BLOC DE TEXTE:
---
Les foires de Haute-Marche, Combraille et le Franc-Alleu sont consacrées exclusivement au cheptel, principalement bovin et ovin, exceptionnellement aux chevaux et porcs. Vers 1686, elles se tiennent dans 18 lieux (dont Eguzon et Aigurande, aujourd’hui dans l’Indre), reproduisant a priori et pour l’essentiel la géographie du XVIe siècle. Les foires se tiennent très régulièrement à Châtelus-Malvaleix, qui conserveront leur rayonnement au siècle suivant, tandis que Ahun, Chénerailles et Felletin peineront à maintenir leur fréquence du fait de l’émergence d’autres lieux. Une fois la transaction passée, les acheteurs acheminent le bétail sur pied à destination du lieu d’abattage et de consommation. Le marché parisien, au moins depuis le XVe siècle, constitue le principal débouché, complété, au moins depuis le XVIe siècle, par le marché lyonnais. Au XVIIIe siècle, les villes du sud du royaume captent une partie de la production, même si le marché parisien reste essentiel.
---
Enregistrements d'un jeu de questions spatiales:
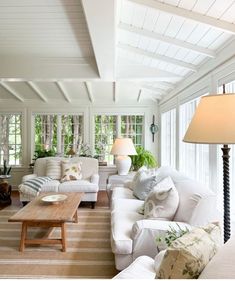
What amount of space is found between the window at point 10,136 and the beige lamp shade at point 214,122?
20.9ft

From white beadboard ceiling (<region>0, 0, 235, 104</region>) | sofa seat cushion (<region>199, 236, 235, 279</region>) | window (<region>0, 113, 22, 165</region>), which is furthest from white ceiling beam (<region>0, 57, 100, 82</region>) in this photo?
sofa seat cushion (<region>199, 236, 235, 279</region>)

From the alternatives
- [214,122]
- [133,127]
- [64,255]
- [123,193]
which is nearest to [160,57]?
[123,193]

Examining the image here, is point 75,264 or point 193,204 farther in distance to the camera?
point 75,264

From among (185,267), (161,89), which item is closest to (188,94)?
(161,89)

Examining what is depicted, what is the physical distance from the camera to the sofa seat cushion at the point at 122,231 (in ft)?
8.02

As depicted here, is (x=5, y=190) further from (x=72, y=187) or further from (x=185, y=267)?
(x=185, y=267)

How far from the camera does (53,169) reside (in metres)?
5.74

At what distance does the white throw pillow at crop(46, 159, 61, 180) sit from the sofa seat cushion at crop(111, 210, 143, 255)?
2740 mm

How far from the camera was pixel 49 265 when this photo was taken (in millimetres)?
2871

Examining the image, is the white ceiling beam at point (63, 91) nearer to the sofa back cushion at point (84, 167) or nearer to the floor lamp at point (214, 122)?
the sofa back cushion at point (84, 167)

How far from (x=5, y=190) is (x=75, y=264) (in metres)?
3.13

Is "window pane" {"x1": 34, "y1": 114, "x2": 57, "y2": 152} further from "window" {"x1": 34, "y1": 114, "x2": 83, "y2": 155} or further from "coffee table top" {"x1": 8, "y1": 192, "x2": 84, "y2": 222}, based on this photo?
"coffee table top" {"x1": 8, "y1": 192, "x2": 84, "y2": 222}

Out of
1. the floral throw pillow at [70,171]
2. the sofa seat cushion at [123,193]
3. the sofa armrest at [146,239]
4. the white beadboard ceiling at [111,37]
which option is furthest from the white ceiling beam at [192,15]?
the floral throw pillow at [70,171]

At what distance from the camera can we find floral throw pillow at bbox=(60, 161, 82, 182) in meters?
5.55
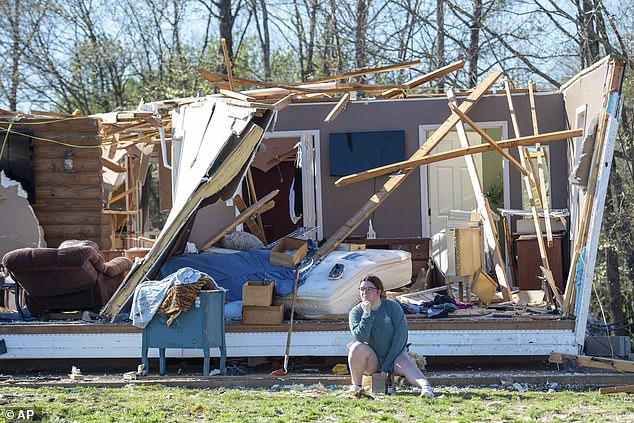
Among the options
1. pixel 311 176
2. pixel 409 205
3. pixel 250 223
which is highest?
pixel 311 176

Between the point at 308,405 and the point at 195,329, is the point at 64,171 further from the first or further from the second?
the point at 308,405

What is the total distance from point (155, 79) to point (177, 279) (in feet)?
53.1

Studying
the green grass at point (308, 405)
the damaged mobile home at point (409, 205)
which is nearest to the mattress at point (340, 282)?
the damaged mobile home at point (409, 205)

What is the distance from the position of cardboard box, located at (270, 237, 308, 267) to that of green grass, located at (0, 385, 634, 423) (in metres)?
1.98

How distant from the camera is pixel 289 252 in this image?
928 centimetres

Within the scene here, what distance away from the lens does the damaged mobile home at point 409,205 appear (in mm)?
8453

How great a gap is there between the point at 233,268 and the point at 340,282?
1.23 metres

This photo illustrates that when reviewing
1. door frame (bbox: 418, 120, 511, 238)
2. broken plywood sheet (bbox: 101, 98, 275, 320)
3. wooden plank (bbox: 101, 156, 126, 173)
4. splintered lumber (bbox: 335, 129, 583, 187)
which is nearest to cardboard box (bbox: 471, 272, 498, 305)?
splintered lumber (bbox: 335, 129, 583, 187)

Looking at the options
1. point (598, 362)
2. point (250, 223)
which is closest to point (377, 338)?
point (598, 362)

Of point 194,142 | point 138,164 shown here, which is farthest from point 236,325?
point 138,164

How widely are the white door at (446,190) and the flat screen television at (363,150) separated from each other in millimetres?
528

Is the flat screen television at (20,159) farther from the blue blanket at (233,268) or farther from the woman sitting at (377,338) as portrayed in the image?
the woman sitting at (377,338)

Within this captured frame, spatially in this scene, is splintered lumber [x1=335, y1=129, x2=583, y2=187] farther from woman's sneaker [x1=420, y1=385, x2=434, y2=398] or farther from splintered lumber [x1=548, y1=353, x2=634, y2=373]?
woman's sneaker [x1=420, y1=385, x2=434, y2=398]

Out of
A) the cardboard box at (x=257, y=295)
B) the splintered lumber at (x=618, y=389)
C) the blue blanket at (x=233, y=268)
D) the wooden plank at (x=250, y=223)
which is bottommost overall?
the splintered lumber at (x=618, y=389)
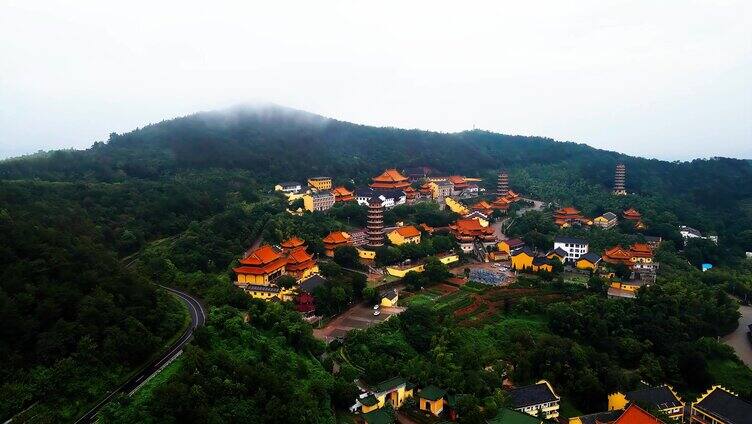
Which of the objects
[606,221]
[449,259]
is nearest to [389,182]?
[449,259]

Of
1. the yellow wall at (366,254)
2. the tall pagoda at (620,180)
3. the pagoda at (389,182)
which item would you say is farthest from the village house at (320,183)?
the tall pagoda at (620,180)

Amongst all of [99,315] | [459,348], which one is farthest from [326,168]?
[99,315]

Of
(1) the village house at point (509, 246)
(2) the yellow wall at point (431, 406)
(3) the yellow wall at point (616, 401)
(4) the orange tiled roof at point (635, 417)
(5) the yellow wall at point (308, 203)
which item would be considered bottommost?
(3) the yellow wall at point (616, 401)

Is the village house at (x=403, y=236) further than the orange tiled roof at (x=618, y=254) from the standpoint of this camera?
Yes

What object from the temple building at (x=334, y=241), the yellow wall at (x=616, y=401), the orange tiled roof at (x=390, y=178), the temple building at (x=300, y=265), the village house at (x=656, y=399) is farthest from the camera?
the orange tiled roof at (x=390, y=178)

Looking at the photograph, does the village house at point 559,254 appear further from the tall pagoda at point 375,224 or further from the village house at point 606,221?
the village house at point 606,221

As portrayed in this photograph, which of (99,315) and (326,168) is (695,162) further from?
(99,315)

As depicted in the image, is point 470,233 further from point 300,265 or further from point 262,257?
point 262,257

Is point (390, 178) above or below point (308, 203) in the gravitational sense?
---
L'EXERCICE:
Relevez toutes les sortes de bétail que le texte sur les foires de Haute-Marche mentionne comme objet de ces foires. Les enregistrements ne jouent aucun rôle ici.

RÉSULTAT FINAL:
Les bovins, les ovins, les chevaux et les porcs.